Elektroservice napisał(a):Ciekawe czy pozycja pracy tego wyłącznika nie miała wpływu na to co się z nim działo
Pozycja pracy wyłącznika nie ma znaczenia. W katalogu Legrand nie znalazłem żadnej informacji na temat pozycji pracy. Z kolei w karcie katalogowej ETI podano, że pozycja pracy jest
dowolna.
To, że w wyłączniku "pociągnęło łuk" wynika z prostej przyczyny - nie jest przystosowany do przerywania prądu w obwodach prądu stałego. Wszystkie parametry jakie podaje producent odnoszą się do prądu przemiennego. Przy prądzie przemiennym przebieg prądu przechodzi przez zero, co stwarza dogodne warunki zgaszenia łuku przerywanego prądu. Przy prądzie stałym o wiele trudniej jest zgasić łuk prądu następczego, ponieważ tutaj takiego przejścia przez zero nie mamy, za to bardzo często prąd wyłączający może zawierać znaczną składową stałą.

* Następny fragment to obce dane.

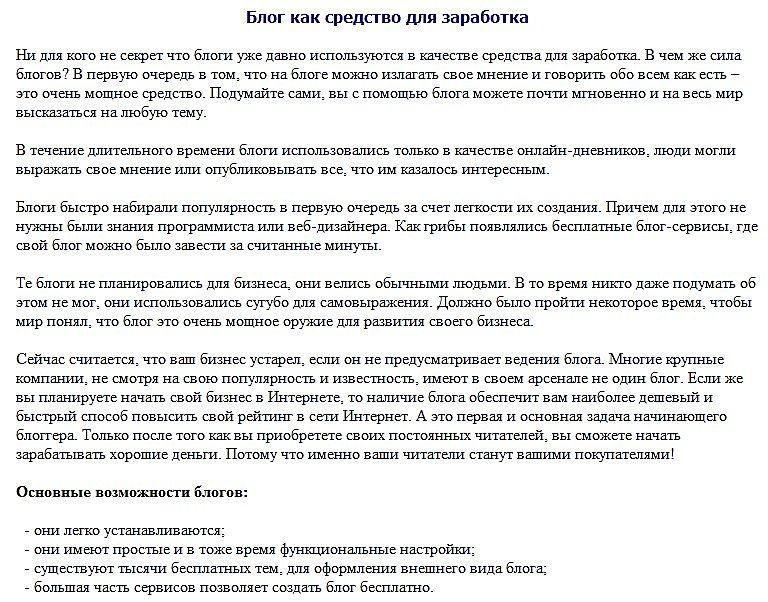 Страницы из книги Сергея Довбыша Как создать бизнес-блог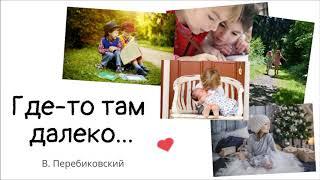Василий Перебиковский НОВЫЙ ДЕТСКИЙ АЛЬБОМ:  Где то там далеко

Co ciekawe w katalogu Legrand znalazłem skróconą informację na temat możliwości stosowania typowych wyłączników instalacyjnych w obwodach prądu stałego. I tak:
- pojedynczy wyłącznik można stosować do napięcia 24 V.
- dla napięć do 48 V zaleca się podwójny wyłącznik zespolony z torami połączonymi szeregowo;
- do 110 V - potrójny wyłącznik - tory połączone szeregowo;
- do 220 V - potrójny (zaleca się poczwórny) wyłącznik - tory oczywiście połączone szeregowo.
Takie szeregowe połączenie kilku torów przerywanych jednocześnie ma zapewne ze zadanie znacznie wydłużyć łuk prądu następczego, co skutecznie przyspiesza jego zgaśnięcie.